そのまま資材の山に飛び乗ればこの窮地から脱せられたというのに。……セレンは、わざわざ戻ってきて私に右手を差し出した。

「……なにしてんのよ」

いや、馬鹿だ。彼からしたら勝てるはずのない多勢に無勢の敵。今日初めて話したような見知らぬ子供なんて捨てて逃げればいいのに。

けれど、その生意気そうな金色の瞳はどこまでも澄んで、ただ真っすぐに倒れた私の姿を映していた。

……ああ、今なんだ。

どこか夢でも見ているような心地の中、私は確信する。父上のいう「むやみ」って意味はよく分からない。でも私は今こいつを助けたい、きっとそうしなかったら一生後悔する。

そんな予感がゆらりと私と立ち上がらせた。

「お前」

目の前まで駆け寄っていたセレンが何かを感じ取ったのか差し出していた手をふらりと落とす。

もう急ぐ必要なんてない。だって……。

「おい、観念したか……うがあっ!」

その1秒後には、そこにいた不良達は全員が地面へと這いつくばったのだから。

 天から矢のように降り注ぐ魔法の雨が男達の体を虫けらのようにひっくり返してゆく。

「なんだ、これっ」

すっかり暗くなった空を見上げた奴へ向けてくいっと人差し指を動かせば、宙に留め置いた魔法の塊がその背中へと襲いかかる。

「このガキが、やってんのか?」

「どうなってるんだよ!?」

薄暗い空間に浮かぶ無数の白い光。それは全て私がこの一瞬で生成をしたものだ。

これだけ派手な技を見せれば戦意喪失してくれるかと思ったが甘かった。

「それなら、こっちのガキ共を人質にしろ!」

咄嗟の悪知恵を働かせた一人が茫然と立ち尽くすセレンへ刃物を向け走り出す。

「無駄」

この左手を上げれば、魔法で作った分厚い壁がその男と刃を阻み軽々と吹っ飛ばした。

「……なんだ、こいつ」

「こんな化け物、勝てるはずねえだろ」

思い思いの言葉を最後に残しつつ、倉庫群にたむろっていた不良達は同時にその場になぎ倒される。私がちょっとだけ力を込めた魔法の絨毯爆撃によって。

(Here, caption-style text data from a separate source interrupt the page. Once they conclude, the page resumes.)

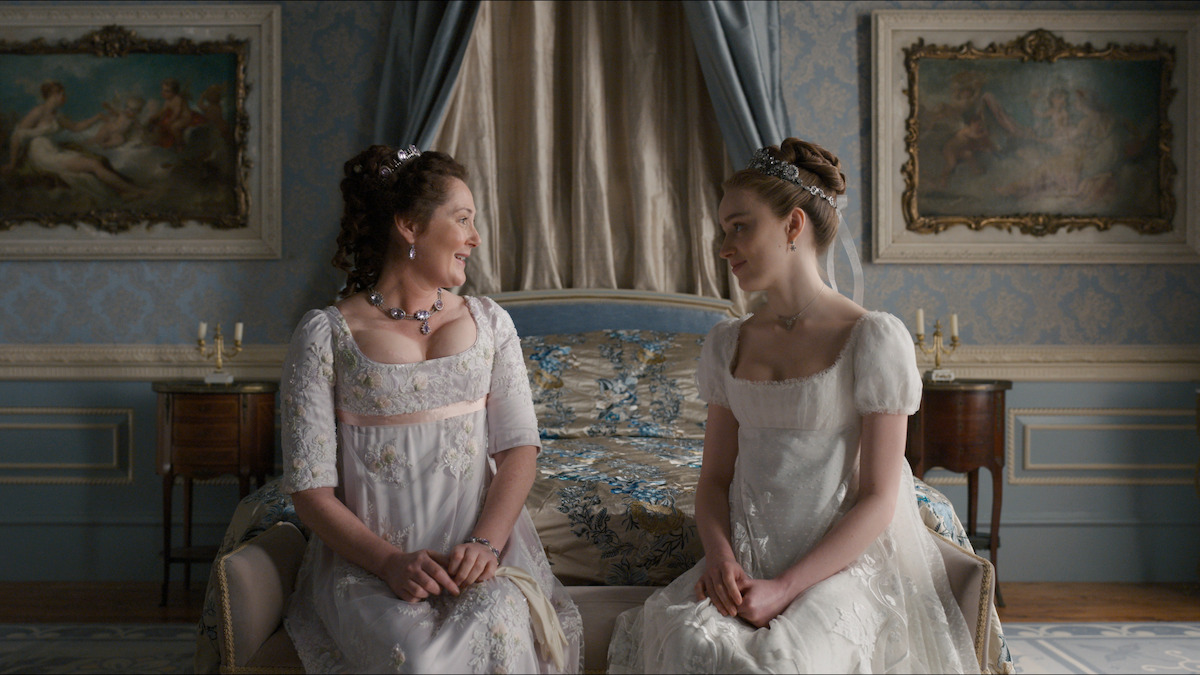 Two women in Regency-era dresses sit on a bed in an ornate, pastel blue room with classical paintings, elegant furniture, and luxurious drapes, having a warm conversation.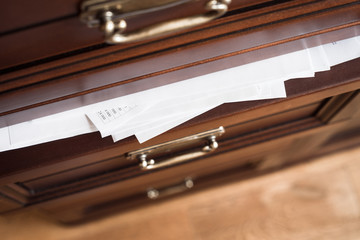 A drawer of wooden commode full of paper documents. Selective focus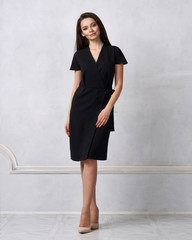 Attractive woman with long brunette hair dressed in fashionable black wrap around midi dress with...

 濛々とした煙が収まると、そこに残されていたのは木っ端みじんに破壊された倉庫群の建物と死屍累々と転がる男達。

「……死んだ、のか?」

どういう顔をしたらいいか分からず困っていた私に歩み寄ったセレンが言った。

「ううん、気を失ってるだけだと思う。人間には手加減したから」

「これで、手加減ねえ」

続いて隣に並んだ天然パーマ改めテオ。

「う、うん」

怖がられなくて良かった、普通に話してくれて安心した。と思っけれど、冷静になってみればやっちまったという他ない。誰だってこんな有り様を見れば言いたいこと、聞きたいこと、怪しむことは幾らでもあるに決まってる。

「お前、名前は?」

だから、このタイミングで尋ねられた質問に、前みたいに名前だけ答えるのはフェアじゃないと鈍い私だって分かる。

「……ココレア。ココレア・シェトー」

すると、その場に集まった皆の顔が驚愕に変わった気がした。

「……とりあえず、家で話すか」

最初に気を取り直した眼鏡の提案に、私は素直に頷くしかなかった。


 連れて行かれたのは広いと思っていた倉庫群の敷地より更に更に広く、そして豪華絢爛な建築が立ち並ぶそれは立派なお屋敷だった。

 「お帰りなさいませ、ノヴァ様」

私達が裏門から敷地の中へと入ると、執事やメイド達が優しく出迎えてくれる。

「ええと、今日は……」

「図書館に行かれていたのでしょう? 他の皆さまもご一緒だと、それぞれのお屋敷に連絡も済んでいますよ」

「ありがとうございます」

ノヴァと執事の間でさらっと処理された会話で、とりあえず彼等のアリバイは何とかなったのだと理解した。

「君はいいの? お家の人が心配してるんじゃない?」

隣を歩いていたテオに聞かれて逆に私はびっくりする。そうか、普通は子供が夜に出歩いていたら心配するものなのだ。

「大丈夫、夕飯は作ってきたから」

正直に答えるとテオは少しへんな顔はしたが、それ以上の追求はしてこなかった。

 ノヴァが開けたのはひたすら長い廊下を歩いた突き当りの部屋だった。中に入ると、まるでどこかの図書館のように壁一面に埋め込まれた膨大な本の数に圧倒される。

「それで、君のことだけど」

しかし、そんな余韻すら味わわせてくれずソファに座ったノヴァは言った。

広い部屋の真ん中には居心地よさそうなソファが7脚ほど置かれていて、各々適当に座るから私も赤い刺繍のほどこされたものを選んで腰を下ろす。

「まず、シェトーというのは……。あのシェトー大佐のこと?」

あの魔法での大立ち回りより先にそれを聞かれたことは意外だったが、本当のことなのでこくりと頷く。

「つまり、3年前、ラスヒビアの奴等と戦って戦死した」

「ええ。当時は少佐だったけど、死後大佐に昇進した」

淀みなく答える私にやっぱり4人は神妙に顔を見合わせる。

いつもみたいな生意気で気障でむかつく雰囲気は消え、どこか私に遠慮するみたいな視線。こんなことなら悪口でも言ってくれてたほうがまだ気が楽だと思った。

「あ、ねえ。皆の名前教えてよ」

そんな空気に堪えられなくなり、私はそんな提案をした。